1 × 10 ⁵ neutrophils in RPMI 1640 medium pre-loaded with fluorescent dye were placed in the upper container. The lower container contained various concentrations of stimulus or constant stimulus concentration (IL-8: 5 nM or C5a: 10 nM) and various concentrations of the test substance tradirol (aprotinin), TFPI mut3EA or TFPI mut4EA . The substance to be examined was present in both containers. The test mixture was incubated for 45 minutes at 37 ° C., 5% CO ₂ . After incubation, the cells that migrated to the lower container were measured (fluorescence measurement, counting).

Example 13
Inhibition of CAP-37-induced permeability increase by hTFPI D1 mutant
HUVEC confluent monolayers were cultured on the insertion membrane in a two-vessel system (Falcon). For this purpose, 2 × 10 ⁵ cells were seeded per insert and incubated (37 ° C./5% CO ₂ ) for 18-20 hours. Monolayer continuity was confirmed by trypan blue-conjugated albumin solution before the start of the experiment. CAP37 (5 μM) was placed in the upper container. The change in permeability was measured for 3 hours in the presence of various concentrations (10 μM-0.01 μM) of test substance tradirol (aprotinin), TFPI mut3EA or TFPI mut4EA. The outflow of trypan blue-bound albumin solution was used as an indicator of permeability change in this case. OD was measured at 590 nm.

References

Abbreviation
AUC: Area under the curve
BPTI: Bovine pancreatic trypsin inhibitor
DIC: Disseminated intravascular coagulation
DNA: Deoxyribonucleic acid
ECG: ECG
HepG2: Human hepatoma cell line
HPLC: High performance liquid chromatography
hTFPI: human tissue factor pathway inhibitor 1
hTFPI D1: Human tissue factor pathway inhibitor 1 Kunitz domain 1
HUVEC: Human umbilical vein endothelial cells
IC50: inhibitor concentration at 50% inhibition of enzyme activity
IL-8: Interleukin 8
iv: Intravenous
kDa: kilodalton
LACI: Lipoprotein-bound coagulation inhibitor
M: Molar concentration (mol / l)
Min: minutes
MOF: Multiple organ failure
OD: Absorbance
PEG: Polyethylene glycol
PCR: Polymerase chain reaction
Rpm: revolutions per minute
TF: Tissue factor
TFA: trifluoroacetic acid
TPA: Tissue plasminogen activator
U: Unit (Unit of enzyme activity)

DESCRIPTION OF THE FIGURES FIG. 1 shows the amino acid sequences of several preferred variants of hTFPI D1 according to the present invention, aprotinin (BPTI) and hTFPI D1 sequences.

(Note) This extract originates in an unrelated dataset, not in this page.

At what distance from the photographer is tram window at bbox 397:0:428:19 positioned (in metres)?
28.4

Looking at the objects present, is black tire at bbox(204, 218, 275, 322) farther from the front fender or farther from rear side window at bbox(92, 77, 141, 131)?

  FIG. 2 shows the (in vitro) effect of trazirol (aprotinin) and the mutant TFPI mut3EA (SEQ ID NO: 19) according to the invention on fibrinolysis in human plasma.

  FIG. 3 shows the (in vitro) effect of trazirol (aprotinin) and the mutant TFPI mut3 EA (SEQ ID NO: 19) according to the invention on clotting in human plasma.

  FIG. 4 shows the (in vivo) effect of trazirol (aprotinin) and the mutant TFPI mut3EA (SEQ ID NO: 19) according to the invention on bleeding time in rats in the presence of TPA.

  FIG. 5 shows the nucleotide sequence of the synthetic hTFPI D1 domain (hTFPI D1, bold) cloned in the vector pIU10.10.W and the amino acid sequence derived therefrom. The recognition sequences of restriction enzymes (BsaBI, XhoI) used for subcloning are underlined.

  FIG. 6 shows the nucleotide sequence of the synthetic hTFPI D1 domain (hTFPI D1, bold) cloned in the vector pIU3.12.M and the amino acid sequence derived therefrom. The recognition sequences of restriction enzymes (HindIII, BamHI) used for subcloning are underlined, and the PCR primers used are shown with a gray background.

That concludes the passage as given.